WHAT YOU ARE ASKED TO DO: In the records, each line holding "your" must be reported.

DATA SUPPLIED:
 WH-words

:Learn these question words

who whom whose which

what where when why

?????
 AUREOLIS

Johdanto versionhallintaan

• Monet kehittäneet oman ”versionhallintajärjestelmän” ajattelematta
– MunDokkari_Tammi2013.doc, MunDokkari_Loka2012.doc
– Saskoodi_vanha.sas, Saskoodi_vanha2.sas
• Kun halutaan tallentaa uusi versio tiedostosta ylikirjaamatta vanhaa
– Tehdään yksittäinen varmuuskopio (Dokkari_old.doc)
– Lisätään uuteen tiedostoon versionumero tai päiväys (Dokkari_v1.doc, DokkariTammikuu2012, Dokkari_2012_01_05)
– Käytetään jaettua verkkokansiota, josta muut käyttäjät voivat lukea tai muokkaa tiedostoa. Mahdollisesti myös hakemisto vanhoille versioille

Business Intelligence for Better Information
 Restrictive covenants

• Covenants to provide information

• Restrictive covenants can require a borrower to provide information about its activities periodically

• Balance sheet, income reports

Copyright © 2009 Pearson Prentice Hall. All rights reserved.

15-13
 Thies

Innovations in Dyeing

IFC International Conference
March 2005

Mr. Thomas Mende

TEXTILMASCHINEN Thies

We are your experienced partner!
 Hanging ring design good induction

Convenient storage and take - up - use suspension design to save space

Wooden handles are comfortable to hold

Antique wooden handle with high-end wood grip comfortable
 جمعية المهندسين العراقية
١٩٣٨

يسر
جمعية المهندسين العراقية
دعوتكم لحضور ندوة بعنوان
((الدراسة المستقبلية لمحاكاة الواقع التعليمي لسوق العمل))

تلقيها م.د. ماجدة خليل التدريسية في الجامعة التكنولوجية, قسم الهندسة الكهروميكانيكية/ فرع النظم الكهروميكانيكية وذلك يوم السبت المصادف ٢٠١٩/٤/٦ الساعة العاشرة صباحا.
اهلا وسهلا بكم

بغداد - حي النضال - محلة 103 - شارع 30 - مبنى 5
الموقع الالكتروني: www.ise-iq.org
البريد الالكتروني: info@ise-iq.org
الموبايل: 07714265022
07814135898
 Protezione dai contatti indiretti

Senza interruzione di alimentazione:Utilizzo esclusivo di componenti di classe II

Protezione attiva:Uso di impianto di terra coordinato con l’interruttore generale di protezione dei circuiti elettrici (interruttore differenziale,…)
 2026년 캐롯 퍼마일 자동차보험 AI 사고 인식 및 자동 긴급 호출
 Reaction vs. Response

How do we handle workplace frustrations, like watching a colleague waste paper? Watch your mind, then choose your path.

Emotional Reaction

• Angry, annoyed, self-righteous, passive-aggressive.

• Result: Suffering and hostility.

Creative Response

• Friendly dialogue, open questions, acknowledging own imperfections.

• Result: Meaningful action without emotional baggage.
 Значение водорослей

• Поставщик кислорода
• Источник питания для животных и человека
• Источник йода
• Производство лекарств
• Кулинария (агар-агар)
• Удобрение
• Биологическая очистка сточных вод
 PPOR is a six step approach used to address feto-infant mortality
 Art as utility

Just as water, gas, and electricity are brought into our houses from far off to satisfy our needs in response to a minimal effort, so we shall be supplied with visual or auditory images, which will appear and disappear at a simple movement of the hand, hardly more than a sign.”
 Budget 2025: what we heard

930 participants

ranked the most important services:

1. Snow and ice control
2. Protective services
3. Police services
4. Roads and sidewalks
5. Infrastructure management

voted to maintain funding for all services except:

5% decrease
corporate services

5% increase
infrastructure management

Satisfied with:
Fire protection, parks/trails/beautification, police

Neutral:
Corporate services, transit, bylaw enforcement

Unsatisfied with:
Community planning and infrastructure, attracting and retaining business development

COMPLETED EXERCISE:
We are your experienced partner!
How do we handle workplace frustrations, like watching a colleague waste paper? Watch your mind, then choose your path.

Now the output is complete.